───── EXTRACTED RECORDS ─────

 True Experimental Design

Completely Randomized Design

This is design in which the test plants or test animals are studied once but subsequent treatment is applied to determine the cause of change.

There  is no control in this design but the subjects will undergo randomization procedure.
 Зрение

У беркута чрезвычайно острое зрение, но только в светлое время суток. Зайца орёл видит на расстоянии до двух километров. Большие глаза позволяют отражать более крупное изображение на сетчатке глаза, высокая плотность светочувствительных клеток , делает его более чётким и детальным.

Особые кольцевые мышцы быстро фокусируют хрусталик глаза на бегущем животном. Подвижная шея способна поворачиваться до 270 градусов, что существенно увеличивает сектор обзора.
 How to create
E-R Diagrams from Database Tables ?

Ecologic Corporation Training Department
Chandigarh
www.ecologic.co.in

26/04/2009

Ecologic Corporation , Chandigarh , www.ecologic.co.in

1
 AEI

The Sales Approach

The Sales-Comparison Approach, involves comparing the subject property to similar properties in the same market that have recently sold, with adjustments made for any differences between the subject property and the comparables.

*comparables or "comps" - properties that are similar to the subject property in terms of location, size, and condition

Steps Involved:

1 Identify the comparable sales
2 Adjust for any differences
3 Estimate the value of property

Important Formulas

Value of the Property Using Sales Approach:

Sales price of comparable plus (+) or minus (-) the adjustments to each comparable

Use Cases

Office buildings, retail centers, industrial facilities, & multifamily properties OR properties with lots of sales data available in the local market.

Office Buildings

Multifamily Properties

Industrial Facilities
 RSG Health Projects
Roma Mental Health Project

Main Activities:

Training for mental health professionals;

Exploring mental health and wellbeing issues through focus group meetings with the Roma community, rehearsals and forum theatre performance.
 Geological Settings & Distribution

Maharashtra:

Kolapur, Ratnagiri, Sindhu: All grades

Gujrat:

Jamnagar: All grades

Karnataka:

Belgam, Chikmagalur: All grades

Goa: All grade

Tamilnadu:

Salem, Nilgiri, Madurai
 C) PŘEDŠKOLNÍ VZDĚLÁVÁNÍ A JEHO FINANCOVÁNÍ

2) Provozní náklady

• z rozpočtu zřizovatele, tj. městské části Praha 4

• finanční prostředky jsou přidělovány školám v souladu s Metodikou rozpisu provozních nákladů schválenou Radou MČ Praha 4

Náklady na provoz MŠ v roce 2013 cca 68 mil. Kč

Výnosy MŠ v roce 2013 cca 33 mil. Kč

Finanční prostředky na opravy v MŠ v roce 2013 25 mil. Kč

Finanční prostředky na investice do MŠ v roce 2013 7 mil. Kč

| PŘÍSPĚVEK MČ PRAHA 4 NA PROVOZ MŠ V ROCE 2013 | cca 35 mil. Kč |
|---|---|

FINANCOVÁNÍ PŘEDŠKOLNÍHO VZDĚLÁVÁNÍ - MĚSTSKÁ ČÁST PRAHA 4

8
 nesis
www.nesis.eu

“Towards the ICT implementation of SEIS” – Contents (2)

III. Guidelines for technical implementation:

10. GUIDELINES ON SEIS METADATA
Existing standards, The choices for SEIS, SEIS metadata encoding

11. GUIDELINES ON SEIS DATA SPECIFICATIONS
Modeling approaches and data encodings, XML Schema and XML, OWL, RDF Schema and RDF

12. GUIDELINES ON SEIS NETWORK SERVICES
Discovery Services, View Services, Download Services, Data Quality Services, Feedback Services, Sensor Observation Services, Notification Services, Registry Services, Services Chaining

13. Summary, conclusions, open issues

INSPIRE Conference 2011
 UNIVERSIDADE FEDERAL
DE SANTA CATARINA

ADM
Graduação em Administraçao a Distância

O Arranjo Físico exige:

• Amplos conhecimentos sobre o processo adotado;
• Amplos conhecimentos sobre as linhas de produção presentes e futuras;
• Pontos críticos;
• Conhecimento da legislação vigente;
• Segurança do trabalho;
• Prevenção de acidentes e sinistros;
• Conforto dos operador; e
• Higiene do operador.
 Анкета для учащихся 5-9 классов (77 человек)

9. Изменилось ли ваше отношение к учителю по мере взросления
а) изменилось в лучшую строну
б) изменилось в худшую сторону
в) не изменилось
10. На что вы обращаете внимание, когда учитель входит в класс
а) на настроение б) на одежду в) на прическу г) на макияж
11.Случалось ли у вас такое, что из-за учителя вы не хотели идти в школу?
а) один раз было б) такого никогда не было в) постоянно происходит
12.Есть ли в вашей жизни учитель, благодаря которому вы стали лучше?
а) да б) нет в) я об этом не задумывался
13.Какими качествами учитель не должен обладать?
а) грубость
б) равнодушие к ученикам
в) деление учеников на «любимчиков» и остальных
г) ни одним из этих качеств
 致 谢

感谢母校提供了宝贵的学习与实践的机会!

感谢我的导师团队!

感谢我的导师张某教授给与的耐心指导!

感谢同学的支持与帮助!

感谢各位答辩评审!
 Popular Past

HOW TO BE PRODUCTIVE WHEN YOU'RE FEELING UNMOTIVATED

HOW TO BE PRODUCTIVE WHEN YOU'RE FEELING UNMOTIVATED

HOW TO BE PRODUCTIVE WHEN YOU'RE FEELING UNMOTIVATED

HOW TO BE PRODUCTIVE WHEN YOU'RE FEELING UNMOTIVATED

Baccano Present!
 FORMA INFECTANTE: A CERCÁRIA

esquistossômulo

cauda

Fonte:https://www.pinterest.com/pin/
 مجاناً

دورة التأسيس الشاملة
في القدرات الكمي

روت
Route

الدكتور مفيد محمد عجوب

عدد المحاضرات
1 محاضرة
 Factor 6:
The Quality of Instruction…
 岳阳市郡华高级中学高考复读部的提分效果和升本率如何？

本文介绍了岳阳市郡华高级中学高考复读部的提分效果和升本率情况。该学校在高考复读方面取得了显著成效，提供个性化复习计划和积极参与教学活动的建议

─────

## [ABOUT THIS TASK]
Extract every line above containing the word "grades".

## [EXERCISE RESULT]
Kolapur, Ratnagiri, Sindhu: All grades
Jamnagar: All grades
Belgam, Chikmagalur: All grades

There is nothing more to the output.